Mas, nada era como insinuava as más línguas. Apesar das insistentes investidas de Dona Marlene, Seu Guima ia se desviando e se fazendo de desentendido para não chegar aos “finalmentes”. Voltava sempre pra casa e sempre no mesmo horário, mas, percebeu que Zenaide andava meio diferente. Será que desconfia de alguma coisa? Será que algum filho da puta já andou inventando coisas? Tinha a consciência tranquila. Claro que pensava o dia inteiro na Dona Marlene, claro que a desejava, era homem e aquela mulher não era dessas mulheres que um homem esquece. Mesmo cansado daquele prosaísmo conjugal, mesmo fantasiando noites de prazer e luxúria, não pensava em trair Zenaide, esposa dedicada e mãe extremosa. Mas, a rotina... O diabo da rotina começou a incomodar. Chegou a sentir inveja dos colegas, sempre envolvidos em aventuras amorosas, escândalos com processo em vara de família e tudo o mais... A devoradora de homens, rondava a sua mesa de trabalho com aquele olhar hipnotizador, insinuando em cada gesto, uma explosão de sensualidade. Rondava o seu sono e seus pensamentos...

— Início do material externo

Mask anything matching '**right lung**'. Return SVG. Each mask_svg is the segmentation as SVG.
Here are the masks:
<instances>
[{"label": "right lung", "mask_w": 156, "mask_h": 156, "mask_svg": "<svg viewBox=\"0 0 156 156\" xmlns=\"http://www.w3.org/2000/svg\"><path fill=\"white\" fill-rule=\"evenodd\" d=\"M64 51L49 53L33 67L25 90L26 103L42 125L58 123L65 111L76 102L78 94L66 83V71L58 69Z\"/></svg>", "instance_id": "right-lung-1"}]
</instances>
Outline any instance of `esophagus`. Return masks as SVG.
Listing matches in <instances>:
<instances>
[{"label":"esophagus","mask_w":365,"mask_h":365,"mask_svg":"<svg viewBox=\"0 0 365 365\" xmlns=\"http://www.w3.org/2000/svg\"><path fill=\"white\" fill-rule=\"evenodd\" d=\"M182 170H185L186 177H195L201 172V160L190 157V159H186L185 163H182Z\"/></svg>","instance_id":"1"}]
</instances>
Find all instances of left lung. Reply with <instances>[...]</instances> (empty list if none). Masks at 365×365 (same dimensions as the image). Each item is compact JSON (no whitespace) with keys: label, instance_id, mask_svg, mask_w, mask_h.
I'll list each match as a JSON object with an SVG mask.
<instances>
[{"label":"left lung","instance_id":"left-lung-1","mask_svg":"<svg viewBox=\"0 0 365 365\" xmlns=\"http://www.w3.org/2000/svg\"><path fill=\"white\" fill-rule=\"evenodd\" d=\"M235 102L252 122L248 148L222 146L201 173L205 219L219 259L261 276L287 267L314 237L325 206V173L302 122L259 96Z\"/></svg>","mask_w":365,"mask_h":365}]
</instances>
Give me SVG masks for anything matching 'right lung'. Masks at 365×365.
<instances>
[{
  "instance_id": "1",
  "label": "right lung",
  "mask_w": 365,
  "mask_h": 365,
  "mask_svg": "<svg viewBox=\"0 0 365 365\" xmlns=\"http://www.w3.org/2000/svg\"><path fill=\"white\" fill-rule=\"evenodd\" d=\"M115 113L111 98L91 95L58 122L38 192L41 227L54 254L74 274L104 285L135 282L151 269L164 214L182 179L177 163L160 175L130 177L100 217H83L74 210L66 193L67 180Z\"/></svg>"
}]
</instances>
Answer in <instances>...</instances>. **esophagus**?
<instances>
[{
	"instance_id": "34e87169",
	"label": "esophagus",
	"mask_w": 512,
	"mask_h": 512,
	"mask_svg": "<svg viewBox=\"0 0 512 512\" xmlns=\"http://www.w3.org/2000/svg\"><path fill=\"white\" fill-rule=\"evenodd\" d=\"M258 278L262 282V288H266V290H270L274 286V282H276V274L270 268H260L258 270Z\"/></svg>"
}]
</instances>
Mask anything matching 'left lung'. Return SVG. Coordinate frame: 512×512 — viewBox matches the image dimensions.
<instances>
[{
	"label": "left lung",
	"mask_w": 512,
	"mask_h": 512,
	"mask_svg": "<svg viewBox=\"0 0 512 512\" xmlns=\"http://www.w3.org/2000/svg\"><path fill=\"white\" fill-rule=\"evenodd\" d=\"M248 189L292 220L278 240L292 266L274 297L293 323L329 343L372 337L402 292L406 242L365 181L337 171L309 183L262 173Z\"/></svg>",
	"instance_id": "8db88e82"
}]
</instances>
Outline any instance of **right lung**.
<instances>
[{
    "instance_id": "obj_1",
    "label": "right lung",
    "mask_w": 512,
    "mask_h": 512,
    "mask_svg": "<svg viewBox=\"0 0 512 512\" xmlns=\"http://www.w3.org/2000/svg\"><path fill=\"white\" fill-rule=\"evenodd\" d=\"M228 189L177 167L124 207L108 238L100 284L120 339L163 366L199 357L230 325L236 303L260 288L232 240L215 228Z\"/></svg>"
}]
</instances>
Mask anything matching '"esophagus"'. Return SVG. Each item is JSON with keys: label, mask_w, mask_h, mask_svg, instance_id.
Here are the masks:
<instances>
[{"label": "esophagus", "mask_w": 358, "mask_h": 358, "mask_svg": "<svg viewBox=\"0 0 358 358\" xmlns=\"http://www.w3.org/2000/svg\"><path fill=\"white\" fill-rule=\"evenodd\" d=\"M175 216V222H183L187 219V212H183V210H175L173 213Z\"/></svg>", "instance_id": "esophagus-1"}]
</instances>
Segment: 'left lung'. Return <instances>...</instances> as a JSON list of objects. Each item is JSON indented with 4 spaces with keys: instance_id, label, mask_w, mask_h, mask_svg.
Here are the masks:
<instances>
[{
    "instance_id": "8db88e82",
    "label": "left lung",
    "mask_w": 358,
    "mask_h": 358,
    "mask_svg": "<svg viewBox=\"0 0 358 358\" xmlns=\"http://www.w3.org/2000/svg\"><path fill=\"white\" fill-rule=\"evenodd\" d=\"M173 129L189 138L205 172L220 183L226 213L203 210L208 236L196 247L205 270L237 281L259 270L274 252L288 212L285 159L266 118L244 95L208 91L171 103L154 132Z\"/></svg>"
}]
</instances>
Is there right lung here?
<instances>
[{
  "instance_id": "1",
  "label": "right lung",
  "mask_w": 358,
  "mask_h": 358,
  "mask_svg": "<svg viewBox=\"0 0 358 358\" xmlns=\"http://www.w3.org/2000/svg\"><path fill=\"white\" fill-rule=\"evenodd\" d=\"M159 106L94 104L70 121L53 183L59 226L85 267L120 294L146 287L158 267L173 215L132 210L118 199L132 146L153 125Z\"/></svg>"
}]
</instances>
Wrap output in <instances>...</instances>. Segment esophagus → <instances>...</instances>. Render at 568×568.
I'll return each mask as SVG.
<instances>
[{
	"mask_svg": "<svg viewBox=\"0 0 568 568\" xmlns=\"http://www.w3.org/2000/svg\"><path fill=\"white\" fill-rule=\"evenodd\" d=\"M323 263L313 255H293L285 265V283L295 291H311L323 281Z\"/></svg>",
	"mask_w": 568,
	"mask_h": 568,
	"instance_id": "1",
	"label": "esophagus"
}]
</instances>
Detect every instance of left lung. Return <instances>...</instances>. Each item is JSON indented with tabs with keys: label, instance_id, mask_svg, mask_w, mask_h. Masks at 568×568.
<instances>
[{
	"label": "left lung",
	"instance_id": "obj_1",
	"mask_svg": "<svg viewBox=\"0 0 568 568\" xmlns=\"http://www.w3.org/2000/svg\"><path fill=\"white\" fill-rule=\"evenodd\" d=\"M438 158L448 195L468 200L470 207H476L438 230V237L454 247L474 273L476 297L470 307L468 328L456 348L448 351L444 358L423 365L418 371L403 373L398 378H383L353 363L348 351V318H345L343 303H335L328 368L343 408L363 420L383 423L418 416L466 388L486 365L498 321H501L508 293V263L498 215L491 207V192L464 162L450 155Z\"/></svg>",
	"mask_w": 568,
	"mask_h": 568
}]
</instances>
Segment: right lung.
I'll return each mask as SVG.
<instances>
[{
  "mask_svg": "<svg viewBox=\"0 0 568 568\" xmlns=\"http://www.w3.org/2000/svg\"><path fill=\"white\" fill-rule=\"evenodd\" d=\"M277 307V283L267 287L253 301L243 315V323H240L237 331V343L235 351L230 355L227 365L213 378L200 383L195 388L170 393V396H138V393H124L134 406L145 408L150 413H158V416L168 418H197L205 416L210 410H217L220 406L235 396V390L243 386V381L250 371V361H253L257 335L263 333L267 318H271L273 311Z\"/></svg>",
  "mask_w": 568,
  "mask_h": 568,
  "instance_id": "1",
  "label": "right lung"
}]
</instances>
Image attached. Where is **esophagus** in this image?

Também tinha culpa, pensou. Acomodado em sua vidinha morna de confortável cotidiano, nunca imaginou algo diferente. Reconquistar a esposa, cortejá-la, brincar de namorar... Poderia ser uma boa ideia, quem sabe, reativar a chama, Zenaide quando se arrumava para uma festa, penteada e maquiada no salão de beleza, era sem dúvida, uma mulher bastante desejável. Lembrou de como ela era fogosa quando namoravam, tanto que o casamento foi antecipado, mas, este é outro assunto. Fez o convite na primeira sexta-feira. Um teatro ou cinema, jantar num bom restaurante, esticar numa boate...O resto ficaria por conta do improviso. Era para ser um programa a dois, mas, Dona Marlene continuava rondando seus pensamentos. A noite estava especialmente agradável, Seu Guima se esmerava em carinhos e gentilezas, mas, Zenaide estava distante. Só conseguia pensar em Edmilsom, o vendedor de enciclopédia.